* TRECHO DA MATÉRIA *
● ● ●
“Já sabemos o que está errado. Falta fazer”, ressalta André Trigueiro
Por Raíza Tourinho
Foto: Divulgação
O jornalista André Trigueiro não para. Entre palestras, as aulas no curso de jornalismo ambiental, idealizado por ele, na Pontifícia Universidade Católica (PUC-RJ), a apresentação do Jornal das Dez e a chefia da edição do premiado Cidades e Soluções, ambos da Globo News, o jornalista está lançando seu quarto livro Mundo Sustentável 2 – novos rumos para um planeta em crise (editora Globo Livros, R$ 44,90).
Nas 400 páginas de papel reciclado certificado, é possível encontrar reportagens do jornalista veiculadas na Globo News e na Rádio CBN, artigos publicados em diversos veículos de comunicação, além de textos inéditos de diversos especialistas, entre eles, nomes como Adalberto Veríssimo, Roberto Schaeffer, Samyra Crespo, Sérgio Abranches e Suzana Khan.
● ● ●
* TRECHOS DOS REGISTROS *
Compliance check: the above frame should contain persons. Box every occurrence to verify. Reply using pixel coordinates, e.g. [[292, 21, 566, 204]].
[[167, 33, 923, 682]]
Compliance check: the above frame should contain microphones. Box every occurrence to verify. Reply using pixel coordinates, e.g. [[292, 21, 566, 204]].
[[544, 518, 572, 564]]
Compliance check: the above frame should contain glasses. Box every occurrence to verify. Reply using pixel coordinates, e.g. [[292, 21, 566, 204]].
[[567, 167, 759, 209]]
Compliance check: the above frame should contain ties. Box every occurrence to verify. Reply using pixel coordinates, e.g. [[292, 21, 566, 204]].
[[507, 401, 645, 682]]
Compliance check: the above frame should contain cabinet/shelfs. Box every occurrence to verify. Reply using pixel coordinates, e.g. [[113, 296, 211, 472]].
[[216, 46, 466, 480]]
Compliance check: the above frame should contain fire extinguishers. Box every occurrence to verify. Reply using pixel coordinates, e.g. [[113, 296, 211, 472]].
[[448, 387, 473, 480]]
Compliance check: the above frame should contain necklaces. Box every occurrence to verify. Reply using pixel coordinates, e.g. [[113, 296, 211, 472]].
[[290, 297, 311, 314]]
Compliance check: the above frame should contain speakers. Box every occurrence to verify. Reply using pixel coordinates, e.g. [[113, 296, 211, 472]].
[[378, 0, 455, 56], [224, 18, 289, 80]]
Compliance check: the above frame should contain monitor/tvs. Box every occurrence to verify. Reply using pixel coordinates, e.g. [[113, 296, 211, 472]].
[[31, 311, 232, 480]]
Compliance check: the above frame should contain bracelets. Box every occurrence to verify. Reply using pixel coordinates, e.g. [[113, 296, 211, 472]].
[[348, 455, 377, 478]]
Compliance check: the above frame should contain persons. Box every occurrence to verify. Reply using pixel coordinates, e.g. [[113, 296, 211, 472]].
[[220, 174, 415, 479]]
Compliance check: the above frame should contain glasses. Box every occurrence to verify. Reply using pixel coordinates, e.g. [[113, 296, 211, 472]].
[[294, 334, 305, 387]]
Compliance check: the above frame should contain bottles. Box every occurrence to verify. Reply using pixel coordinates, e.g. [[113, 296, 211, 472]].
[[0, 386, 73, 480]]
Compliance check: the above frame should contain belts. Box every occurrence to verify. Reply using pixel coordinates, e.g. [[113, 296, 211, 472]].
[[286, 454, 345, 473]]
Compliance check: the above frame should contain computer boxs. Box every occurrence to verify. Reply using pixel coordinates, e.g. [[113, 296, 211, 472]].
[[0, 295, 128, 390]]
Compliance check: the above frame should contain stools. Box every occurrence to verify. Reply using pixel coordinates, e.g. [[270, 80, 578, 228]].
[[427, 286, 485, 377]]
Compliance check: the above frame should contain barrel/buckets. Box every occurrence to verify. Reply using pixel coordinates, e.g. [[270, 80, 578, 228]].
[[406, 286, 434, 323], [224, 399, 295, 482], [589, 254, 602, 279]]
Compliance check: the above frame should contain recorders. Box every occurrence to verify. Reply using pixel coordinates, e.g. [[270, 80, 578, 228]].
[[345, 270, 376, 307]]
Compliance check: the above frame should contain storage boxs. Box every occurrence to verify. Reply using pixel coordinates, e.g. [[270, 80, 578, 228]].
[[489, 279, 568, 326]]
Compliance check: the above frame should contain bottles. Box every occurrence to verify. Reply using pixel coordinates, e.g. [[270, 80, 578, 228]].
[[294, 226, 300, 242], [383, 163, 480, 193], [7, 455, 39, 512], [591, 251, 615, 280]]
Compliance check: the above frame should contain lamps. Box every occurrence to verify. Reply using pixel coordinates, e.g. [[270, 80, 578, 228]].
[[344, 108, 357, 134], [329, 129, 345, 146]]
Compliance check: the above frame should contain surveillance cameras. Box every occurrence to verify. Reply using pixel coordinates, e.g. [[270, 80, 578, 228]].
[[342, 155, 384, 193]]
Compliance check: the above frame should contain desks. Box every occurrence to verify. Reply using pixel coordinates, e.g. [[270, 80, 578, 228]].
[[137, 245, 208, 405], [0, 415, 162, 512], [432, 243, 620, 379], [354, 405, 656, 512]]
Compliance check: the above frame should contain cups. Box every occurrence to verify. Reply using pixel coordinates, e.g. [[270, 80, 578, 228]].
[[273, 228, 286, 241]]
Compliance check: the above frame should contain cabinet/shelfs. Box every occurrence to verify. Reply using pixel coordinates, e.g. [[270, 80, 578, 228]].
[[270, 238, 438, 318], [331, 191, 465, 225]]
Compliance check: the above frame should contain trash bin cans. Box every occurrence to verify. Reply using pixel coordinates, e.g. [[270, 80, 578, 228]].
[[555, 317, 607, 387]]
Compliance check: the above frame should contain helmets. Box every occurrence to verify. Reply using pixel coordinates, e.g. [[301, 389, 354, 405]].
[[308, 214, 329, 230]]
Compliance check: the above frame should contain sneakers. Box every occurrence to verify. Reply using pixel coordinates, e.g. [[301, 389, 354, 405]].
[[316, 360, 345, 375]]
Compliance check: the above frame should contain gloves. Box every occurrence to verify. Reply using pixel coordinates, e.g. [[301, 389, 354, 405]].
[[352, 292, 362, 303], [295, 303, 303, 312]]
● ● ●
* TAREFA PROPOSTA 1 *
Repita, sem mudar nada, tudo o que vai de "Nas 400 páginas" até "e Suzana Khan." na matéria sobre André Trigueiro, incluindo esses dois pontos.
* TAREFA PROPOSTA 2 *
Reproduza fielmente os registros, desde o começo deles até a linha que contém "[[167, 33, 923, 682]]", incluindo essa linha.
A matéria e os registros não têm nenhuma relação entre si.

* RESPOSTA ESPERADA 1 *
Nas 400 páginas de papel reciclado certificado, é possível encontrar reportagens do jornalista veiculadas na Globo News e na Rádio CBN, artigos publicados em diversos veículos de comunicação, além de textos inéditos de diversos especialistas, entre eles, nomes como Adalberto Veríssimo, Roberto Schaeffer, Samyra Crespo, Sérgio Abranches e Suzana Khan.

* RESPOSTA ESPERADA 2 *
Compliance check: the above frame should contain persons. Box every occurrence to verify. Reply using pixel coordinates, e.g. [[292, 21, 566, 204]].
[[167, 33, 923, 682]]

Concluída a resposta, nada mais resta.